L'essai PACMAN-AMI a démontré que l'ajout de l'alirocumab à un traitement par statine de forte intensité après un IM aigu produisait des réductions plus importantes du volume de la plaque coronaire et une meilleure composition de la plaque en imagerie intravasculaire multimodale par rapport à la statine seule. Les résultats ont fourni des données directes montrant qu'une inhibition précoce de PCSK9 modifie favorablement les plaques vulnérables.
Déterminer les effets de l'alirocumab sur l'athérosclérose coronaire à l'aide d'une imagerie intracoronaire multimodale sérielle chez des patients victimes d'un infarctus du myocarde aigu. CONCEPTION, CADRE ET PARTICIPANTS : L'essai clinique randomisé, en double aveugle, contrôlé par placebo, PACMAN-AMI (inclusion : du 9 mai 2017 au 7 octobre 2020 ; suivi final : 13 octobre 2021) a inclus 300 patients bénéficiant d'une intervention coronarienne percutanée pour infarctus du myocarde aigu dans 9 hôpitaux universitaires européens.
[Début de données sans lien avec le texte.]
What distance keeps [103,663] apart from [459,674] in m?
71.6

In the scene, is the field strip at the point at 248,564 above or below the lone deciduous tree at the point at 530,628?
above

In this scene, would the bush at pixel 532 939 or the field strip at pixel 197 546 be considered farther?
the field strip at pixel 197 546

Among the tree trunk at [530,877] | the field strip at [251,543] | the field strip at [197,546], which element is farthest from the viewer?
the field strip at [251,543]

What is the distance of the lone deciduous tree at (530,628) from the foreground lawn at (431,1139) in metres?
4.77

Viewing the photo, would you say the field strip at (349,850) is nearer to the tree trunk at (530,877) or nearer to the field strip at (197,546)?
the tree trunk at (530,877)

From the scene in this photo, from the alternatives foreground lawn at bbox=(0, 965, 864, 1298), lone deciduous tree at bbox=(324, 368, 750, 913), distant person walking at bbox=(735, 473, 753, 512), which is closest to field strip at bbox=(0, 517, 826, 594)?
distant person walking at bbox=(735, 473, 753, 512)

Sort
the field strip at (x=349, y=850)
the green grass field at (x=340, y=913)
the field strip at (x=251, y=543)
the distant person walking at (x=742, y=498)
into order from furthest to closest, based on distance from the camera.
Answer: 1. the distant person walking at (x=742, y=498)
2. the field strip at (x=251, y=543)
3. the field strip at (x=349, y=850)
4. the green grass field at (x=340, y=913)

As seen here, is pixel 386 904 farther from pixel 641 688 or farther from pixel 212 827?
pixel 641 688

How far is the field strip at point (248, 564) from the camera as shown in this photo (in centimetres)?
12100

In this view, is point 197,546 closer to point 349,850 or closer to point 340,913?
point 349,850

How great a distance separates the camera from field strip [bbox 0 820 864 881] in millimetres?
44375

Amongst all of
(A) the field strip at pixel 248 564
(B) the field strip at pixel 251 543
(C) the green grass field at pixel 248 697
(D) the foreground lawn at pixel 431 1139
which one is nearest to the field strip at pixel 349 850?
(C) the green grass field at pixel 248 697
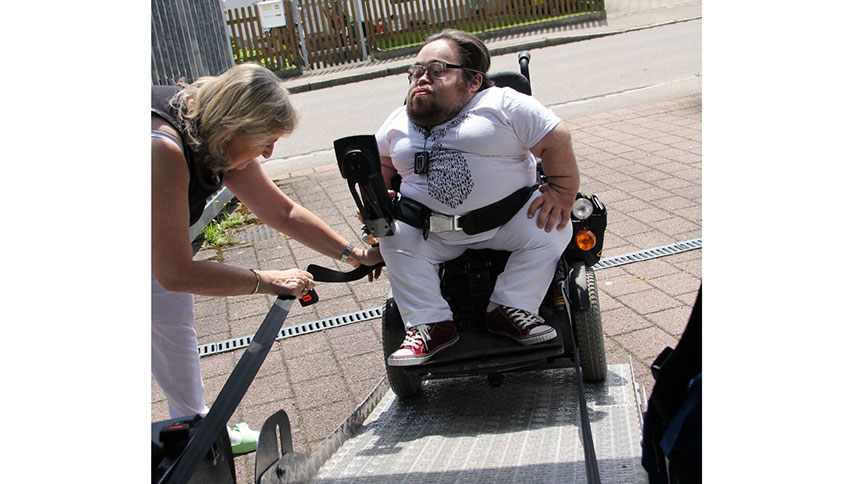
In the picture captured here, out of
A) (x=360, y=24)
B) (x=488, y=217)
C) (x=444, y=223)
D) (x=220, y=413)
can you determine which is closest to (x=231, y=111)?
(x=220, y=413)

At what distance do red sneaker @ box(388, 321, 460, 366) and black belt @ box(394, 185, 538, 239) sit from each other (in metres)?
0.40

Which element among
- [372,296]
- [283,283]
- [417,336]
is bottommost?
[372,296]

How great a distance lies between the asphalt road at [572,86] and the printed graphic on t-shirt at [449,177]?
4494 mm

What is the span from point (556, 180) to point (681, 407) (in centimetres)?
162

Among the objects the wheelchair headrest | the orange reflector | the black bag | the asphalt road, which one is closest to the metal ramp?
the orange reflector

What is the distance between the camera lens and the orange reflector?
11.0 ft

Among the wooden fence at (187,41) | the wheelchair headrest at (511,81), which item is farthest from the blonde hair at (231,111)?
the wooden fence at (187,41)

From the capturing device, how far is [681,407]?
68.4 inches

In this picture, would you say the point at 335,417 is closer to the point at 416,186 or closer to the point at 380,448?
the point at 380,448

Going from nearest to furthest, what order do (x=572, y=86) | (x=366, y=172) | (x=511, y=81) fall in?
(x=366, y=172) < (x=511, y=81) < (x=572, y=86)

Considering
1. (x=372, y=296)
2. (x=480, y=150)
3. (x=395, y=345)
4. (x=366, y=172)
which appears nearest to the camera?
(x=366, y=172)

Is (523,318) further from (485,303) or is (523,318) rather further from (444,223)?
(444,223)

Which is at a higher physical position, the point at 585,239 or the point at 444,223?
the point at 444,223

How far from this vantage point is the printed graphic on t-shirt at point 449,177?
3.21 meters
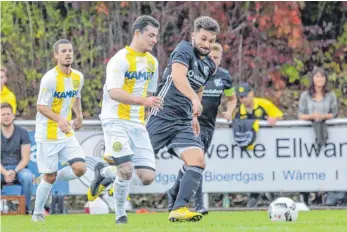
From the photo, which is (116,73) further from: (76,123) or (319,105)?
(319,105)

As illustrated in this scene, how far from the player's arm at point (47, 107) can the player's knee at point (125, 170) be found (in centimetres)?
147

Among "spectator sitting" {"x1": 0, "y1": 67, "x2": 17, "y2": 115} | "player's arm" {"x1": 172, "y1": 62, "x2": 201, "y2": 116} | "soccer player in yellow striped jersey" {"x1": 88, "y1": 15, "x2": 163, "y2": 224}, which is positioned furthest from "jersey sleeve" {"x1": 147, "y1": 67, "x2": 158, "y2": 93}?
"spectator sitting" {"x1": 0, "y1": 67, "x2": 17, "y2": 115}

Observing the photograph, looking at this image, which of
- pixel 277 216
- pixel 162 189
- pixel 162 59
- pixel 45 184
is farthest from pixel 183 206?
Result: pixel 162 59

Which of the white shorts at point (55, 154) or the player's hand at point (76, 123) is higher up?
the player's hand at point (76, 123)

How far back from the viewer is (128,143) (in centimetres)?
1237

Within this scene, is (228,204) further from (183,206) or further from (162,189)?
(183,206)

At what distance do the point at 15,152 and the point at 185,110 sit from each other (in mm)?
5374

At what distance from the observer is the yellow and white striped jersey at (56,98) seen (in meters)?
14.1

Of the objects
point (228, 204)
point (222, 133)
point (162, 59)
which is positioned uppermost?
point (162, 59)

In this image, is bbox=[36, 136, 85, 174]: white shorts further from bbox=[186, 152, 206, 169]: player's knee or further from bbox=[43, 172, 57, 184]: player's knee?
bbox=[186, 152, 206, 169]: player's knee

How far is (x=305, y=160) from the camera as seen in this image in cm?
1769

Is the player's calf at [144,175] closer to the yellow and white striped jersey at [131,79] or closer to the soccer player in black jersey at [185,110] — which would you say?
the soccer player in black jersey at [185,110]

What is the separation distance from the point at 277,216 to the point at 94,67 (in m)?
9.71

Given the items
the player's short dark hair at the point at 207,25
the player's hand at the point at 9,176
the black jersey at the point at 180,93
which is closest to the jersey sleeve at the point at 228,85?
the black jersey at the point at 180,93
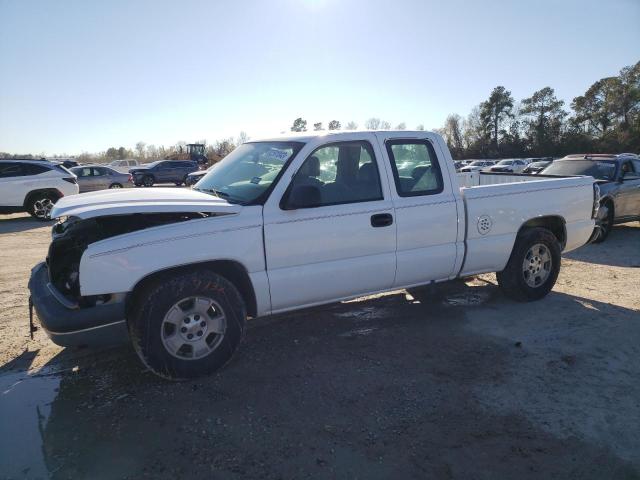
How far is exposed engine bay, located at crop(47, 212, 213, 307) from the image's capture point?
12.0 ft

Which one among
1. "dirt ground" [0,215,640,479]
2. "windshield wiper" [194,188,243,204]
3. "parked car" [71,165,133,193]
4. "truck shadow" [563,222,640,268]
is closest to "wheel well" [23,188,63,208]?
"parked car" [71,165,133,193]

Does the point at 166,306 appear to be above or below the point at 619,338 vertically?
above

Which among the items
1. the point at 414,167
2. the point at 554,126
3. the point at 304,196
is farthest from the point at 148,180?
the point at 554,126

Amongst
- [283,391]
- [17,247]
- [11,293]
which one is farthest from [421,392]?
[17,247]

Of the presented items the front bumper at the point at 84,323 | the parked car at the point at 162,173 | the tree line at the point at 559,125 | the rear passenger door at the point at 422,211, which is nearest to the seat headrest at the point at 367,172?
the rear passenger door at the point at 422,211

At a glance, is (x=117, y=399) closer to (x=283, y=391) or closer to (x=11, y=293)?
(x=283, y=391)

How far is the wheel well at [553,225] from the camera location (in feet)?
17.8

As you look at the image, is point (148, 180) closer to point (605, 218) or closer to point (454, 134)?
point (605, 218)

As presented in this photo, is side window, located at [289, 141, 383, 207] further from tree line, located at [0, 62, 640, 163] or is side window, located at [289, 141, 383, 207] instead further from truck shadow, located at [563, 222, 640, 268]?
tree line, located at [0, 62, 640, 163]

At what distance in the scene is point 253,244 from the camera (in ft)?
12.3

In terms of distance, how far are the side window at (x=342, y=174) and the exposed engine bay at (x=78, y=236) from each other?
0.99m

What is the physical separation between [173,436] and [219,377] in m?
0.78

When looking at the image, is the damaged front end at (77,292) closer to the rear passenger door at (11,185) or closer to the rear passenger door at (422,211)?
the rear passenger door at (422,211)

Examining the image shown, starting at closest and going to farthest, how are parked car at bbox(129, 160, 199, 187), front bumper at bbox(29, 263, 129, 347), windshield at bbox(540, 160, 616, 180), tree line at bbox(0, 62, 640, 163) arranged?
front bumper at bbox(29, 263, 129, 347) → windshield at bbox(540, 160, 616, 180) → parked car at bbox(129, 160, 199, 187) → tree line at bbox(0, 62, 640, 163)
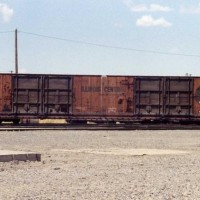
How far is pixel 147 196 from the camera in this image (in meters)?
9.29

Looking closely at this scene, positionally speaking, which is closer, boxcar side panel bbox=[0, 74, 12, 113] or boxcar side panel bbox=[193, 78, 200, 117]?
boxcar side panel bbox=[193, 78, 200, 117]

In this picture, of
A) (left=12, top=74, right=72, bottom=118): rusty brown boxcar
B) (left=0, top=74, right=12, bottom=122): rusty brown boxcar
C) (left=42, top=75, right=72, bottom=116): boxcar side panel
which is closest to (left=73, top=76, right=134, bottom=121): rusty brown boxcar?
(left=42, top=75, right=72, bottom=116): boxcar side panel

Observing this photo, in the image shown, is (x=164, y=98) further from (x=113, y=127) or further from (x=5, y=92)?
(x=5, y=92)

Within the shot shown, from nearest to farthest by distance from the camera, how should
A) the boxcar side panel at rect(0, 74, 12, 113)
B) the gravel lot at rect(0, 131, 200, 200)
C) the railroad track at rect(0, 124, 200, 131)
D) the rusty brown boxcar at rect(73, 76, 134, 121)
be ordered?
the gravel lot at rect(0, 131, 200, 200) → the railroad track at rect(0, 124, 200, 131) → the rusty brown boxcar at rect(73, 76, 134, 121) → the boxcar side panel at rect(0, 74, 12, 113)

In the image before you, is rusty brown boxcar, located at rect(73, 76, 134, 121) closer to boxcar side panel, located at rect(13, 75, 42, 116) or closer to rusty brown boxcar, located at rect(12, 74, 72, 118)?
rusty brown boxcar, located at rect(12, 74, 72, 118)

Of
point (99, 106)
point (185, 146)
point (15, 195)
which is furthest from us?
point (99, 106)

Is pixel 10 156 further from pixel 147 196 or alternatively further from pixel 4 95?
pixel 4 95

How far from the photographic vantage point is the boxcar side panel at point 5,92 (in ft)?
118

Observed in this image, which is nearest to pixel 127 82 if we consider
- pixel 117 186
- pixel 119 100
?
pixel 119 100

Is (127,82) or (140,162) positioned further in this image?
(127,82)

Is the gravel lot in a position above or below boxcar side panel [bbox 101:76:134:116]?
below

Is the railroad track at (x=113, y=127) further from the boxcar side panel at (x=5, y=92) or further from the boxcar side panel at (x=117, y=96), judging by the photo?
the boxcar side panel at (x=5, y=92)

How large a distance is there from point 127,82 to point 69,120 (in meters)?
4.51

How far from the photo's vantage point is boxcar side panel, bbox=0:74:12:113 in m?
36.0
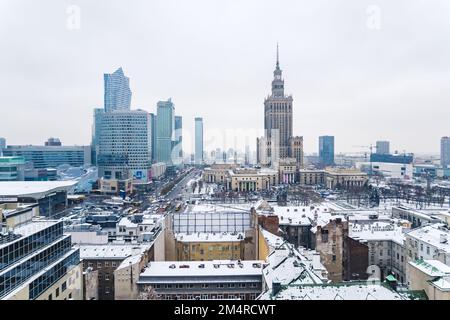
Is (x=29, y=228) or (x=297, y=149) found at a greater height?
(x=297, y=149)

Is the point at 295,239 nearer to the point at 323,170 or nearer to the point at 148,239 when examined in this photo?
the point at 148,239

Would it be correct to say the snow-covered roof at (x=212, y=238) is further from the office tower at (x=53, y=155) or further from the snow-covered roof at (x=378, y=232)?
the office tower at (x=53, y=155)

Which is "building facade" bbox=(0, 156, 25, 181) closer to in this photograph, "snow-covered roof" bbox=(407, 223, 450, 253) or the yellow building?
the yellow building

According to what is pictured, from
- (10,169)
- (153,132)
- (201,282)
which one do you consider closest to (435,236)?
(201,282)

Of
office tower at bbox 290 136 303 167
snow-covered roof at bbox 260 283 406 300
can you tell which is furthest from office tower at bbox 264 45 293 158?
snow-covered roof at bbox 260 283 406 300

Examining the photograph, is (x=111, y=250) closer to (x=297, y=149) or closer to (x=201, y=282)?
(x=201, y=282)
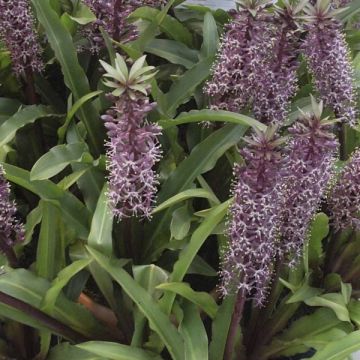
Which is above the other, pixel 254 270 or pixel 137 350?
pixel 254 270

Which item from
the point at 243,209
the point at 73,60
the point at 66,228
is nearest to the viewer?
the point at 243,209

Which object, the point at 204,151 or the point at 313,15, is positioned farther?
the point at 204,151

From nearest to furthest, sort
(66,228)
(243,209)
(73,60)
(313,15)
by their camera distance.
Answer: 1. (243,209)
2. (313,15)
3. (66,228)
4. (73,60)

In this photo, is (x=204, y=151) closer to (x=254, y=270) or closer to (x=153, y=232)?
(x=153, y=232)

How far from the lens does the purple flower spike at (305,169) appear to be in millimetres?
714

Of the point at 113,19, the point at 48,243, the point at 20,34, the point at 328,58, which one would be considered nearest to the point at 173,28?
the point at 113,19

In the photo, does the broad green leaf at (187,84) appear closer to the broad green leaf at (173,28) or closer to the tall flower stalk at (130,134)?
the broad green leaf at (173,28)

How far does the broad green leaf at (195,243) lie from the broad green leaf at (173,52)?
0.57 meters

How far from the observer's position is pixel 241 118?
935 mm

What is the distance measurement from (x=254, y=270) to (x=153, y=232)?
0.37 meters

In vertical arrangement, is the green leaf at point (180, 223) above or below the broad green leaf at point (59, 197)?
below

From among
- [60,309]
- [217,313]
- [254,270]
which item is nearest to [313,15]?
[254,270]

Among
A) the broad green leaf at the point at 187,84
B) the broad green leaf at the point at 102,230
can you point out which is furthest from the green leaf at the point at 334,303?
the broad green leaf at the point at 187,84

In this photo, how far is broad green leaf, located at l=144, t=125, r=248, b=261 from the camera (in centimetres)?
103
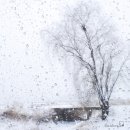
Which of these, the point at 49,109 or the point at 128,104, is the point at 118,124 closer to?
the point at 128,104

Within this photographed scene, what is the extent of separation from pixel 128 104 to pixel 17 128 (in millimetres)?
7354

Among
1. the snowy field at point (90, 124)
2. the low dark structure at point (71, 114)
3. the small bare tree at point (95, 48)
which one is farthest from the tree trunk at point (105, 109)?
the low dark structure at point (71, 114)

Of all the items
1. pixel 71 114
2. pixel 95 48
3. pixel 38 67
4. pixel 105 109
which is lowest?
pixel 71 114

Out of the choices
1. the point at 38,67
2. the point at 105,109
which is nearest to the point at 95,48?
the point at 105,109

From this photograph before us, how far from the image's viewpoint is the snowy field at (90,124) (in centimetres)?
2688

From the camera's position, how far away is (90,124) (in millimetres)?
27125

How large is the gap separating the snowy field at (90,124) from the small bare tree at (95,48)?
0.55 meters

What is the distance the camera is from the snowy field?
2688 cm

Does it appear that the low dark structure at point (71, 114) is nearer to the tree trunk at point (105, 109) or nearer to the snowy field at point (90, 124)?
the snowy field at point (90, 124)

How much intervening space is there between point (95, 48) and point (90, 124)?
4.93 m

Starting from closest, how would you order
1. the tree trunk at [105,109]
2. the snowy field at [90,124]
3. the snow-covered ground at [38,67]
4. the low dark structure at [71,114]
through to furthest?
the tree trunk at [105,109], the snowy field at [90,124], the low dark structure at [71,114], the snow-covered ground at [38,67]

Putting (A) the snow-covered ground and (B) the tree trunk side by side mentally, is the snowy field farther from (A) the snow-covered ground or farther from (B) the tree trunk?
(B) the tree trunk

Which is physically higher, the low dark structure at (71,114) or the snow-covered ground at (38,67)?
the snow-covered ground at (38,67)

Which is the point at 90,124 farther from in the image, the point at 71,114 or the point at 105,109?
the point at 71,114
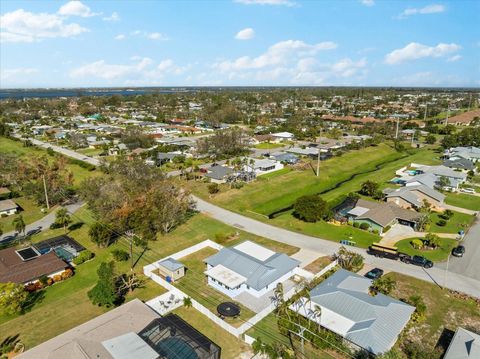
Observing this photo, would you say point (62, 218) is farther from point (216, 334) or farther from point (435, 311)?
point (435, 311)

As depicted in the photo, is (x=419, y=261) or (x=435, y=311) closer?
(x=435, y=311)

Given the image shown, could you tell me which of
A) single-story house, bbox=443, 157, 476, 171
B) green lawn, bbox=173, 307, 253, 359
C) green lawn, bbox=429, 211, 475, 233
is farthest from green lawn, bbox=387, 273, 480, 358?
single-story house, bbox=443, 157, 476, 171

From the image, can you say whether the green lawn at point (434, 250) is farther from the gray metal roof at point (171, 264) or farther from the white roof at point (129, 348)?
the white roof at point (129, 348)

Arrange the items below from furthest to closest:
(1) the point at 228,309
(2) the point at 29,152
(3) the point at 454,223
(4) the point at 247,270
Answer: (2) the point at 29,152, (3) the point at 454,223, (4) the point at 247,270, (1) the point at 228,309

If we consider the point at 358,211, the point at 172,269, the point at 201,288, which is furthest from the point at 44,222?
the point at 358,211

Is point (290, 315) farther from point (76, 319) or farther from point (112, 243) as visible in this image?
point (112, 243)

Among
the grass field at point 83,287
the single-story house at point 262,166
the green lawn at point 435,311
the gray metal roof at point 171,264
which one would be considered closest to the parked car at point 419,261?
the green lawn at point 435,311

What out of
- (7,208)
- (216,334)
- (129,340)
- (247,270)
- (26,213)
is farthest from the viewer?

Les patients ont été randomisés pour recevoir de l'alirocumab sous-cutané bihebdomadaire (150 mg ; n = 148) ou un placebo (n = 152), débuté moins de 24 heures après l'intervention coronarienne percutanée urgente de la lésion coupable, pendant 52 semaines en plus d'un traitement par statine de forte intensité (rosuvastatine, 20 mg). CRITÈRES DE JUGEMENT ET MESURES PRINCIPAUX : L'échographie intravasculaire (IVUS), la spectroscopie proche infrarouge, et la tomographie par cohérence optique ont été réalisées de manière sérielle dans les 2 artères coronaires non liées à l'infarctus à l'inclusion et après 52 semaines. Le critère de jugement principal d'efficacité était la variation du pourcentage de volume d'athérome dérivé de l'IVUS entre l'inclusion et la semaine 52. Deux critères de jugement secondaires avec puissance statistique suffisante étaient les variations de l'indice maximal de charge du cœur lipidique dérivé de la spectroscopie proche infrarouge dans un rayon de 4 mm (des valeurs plus élevées indiquant une teneur en lipides plus importante) et de l'épaisseur minimale de la chape fibreuse dérivée de la tomographie par cohérence optique (des valeurs plus faibles indiquant des plaques vulnérables à chape fine) entre l'inclusion et la semaine 52.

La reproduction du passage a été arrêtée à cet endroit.